In normal individuals, 80 +/- 5% of circulating CD8+ T cells express CD45RA, and 20 +/- 7% of these cells express CD45R0 antigens. After activation, CD8+ cells expressing CD45RA decrease to 56-67% while those expressing CD45R0 increase to 38-67%. Although precursors of alloantigen-specific cytotoxic T cells were found in both CD8+, CD45RA+ and CD8+, CD45R0+ subsets, the specific effector cells were exclusively CD8+, CD45R0. Allospecific cytotoxic CD8+ clones were also entirely CD45R0+. A lectin-dependent cytotoxic (LDC) assay unmasked a hierarchy of killing after alloactivation which was CD8+, CD45R0+ greater than CD8+, CD45RA+ greater than CD4+, CD45R0+ greater than CD4+, CD45RA+. The phenotype of CD8+ T cells in rejecting kidneys was similar to in vitro alloantigen-activated CD8+, CD45R0+ cells and cytotoxic CD8+ clones. Firstly there was an increase in the relative proportions of CD45R0+ (60 +/- 8%) and a decrease in CD45RA+ (35 +/- 10%) CD8+ cells relative to circulating CD8+ subsets. In the rejecting grafts, 34 +/- 9% of the CD8+ cells were also DR+ indicative of recent activation.
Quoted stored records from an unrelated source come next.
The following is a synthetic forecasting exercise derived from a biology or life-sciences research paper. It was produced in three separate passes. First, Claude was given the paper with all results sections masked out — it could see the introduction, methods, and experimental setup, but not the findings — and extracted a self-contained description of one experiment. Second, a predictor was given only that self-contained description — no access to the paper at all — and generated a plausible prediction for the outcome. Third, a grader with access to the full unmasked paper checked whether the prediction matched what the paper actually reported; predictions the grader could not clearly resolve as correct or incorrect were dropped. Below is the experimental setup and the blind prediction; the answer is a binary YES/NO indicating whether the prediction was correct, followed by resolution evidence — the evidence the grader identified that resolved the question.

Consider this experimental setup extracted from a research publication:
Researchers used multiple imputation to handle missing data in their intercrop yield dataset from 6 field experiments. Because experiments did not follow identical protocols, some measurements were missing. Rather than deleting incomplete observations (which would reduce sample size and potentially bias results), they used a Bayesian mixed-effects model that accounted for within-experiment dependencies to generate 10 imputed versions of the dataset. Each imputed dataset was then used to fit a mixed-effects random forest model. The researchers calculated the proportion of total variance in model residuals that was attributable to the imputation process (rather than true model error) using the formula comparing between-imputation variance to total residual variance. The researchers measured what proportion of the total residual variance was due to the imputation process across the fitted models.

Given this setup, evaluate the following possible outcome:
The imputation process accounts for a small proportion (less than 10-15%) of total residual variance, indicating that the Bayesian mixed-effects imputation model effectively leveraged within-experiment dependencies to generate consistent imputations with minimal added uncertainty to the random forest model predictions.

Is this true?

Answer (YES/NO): YES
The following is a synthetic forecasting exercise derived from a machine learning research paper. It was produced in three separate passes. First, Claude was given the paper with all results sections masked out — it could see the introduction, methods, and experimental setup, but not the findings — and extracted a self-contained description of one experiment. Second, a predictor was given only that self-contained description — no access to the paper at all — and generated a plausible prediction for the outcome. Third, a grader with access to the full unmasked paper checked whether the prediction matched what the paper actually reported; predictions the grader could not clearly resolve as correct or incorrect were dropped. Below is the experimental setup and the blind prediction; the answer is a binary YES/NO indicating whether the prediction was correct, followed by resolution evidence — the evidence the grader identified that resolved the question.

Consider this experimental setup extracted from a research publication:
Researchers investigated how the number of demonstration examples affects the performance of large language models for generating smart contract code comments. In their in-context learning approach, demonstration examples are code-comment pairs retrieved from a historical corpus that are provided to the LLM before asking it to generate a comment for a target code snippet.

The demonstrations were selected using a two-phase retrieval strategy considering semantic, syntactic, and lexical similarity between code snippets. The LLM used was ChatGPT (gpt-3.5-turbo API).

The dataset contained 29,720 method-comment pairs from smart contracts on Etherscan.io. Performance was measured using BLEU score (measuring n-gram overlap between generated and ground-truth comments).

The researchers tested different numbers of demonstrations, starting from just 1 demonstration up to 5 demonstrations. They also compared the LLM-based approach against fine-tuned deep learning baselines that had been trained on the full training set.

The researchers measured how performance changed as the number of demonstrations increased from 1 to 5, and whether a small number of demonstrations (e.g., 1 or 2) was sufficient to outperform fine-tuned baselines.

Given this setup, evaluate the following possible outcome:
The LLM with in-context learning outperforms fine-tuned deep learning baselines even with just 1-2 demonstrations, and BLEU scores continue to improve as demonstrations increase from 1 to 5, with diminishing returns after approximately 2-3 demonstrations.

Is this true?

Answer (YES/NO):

Furthermore, 16% (range 4-35%) of rejecting CD8+ cells were Ki67+ suggesting that these cells were proliferating. Finally, 17% (range 4-53%) of T cells in rejecting kidneys simultaneously expressed both CD45RA and CD45R0 markers. These results show that in vitro alloantigen-activated CD8+, CD45R0+ cells represent a primed/memory cytotoxic population. In addition, they provide indirect evidence that a proportion of CD8+ cells in rejecting kidneys were actively switching from a naive to a memory phenotype in vivo in a manner analogous to that in vitro.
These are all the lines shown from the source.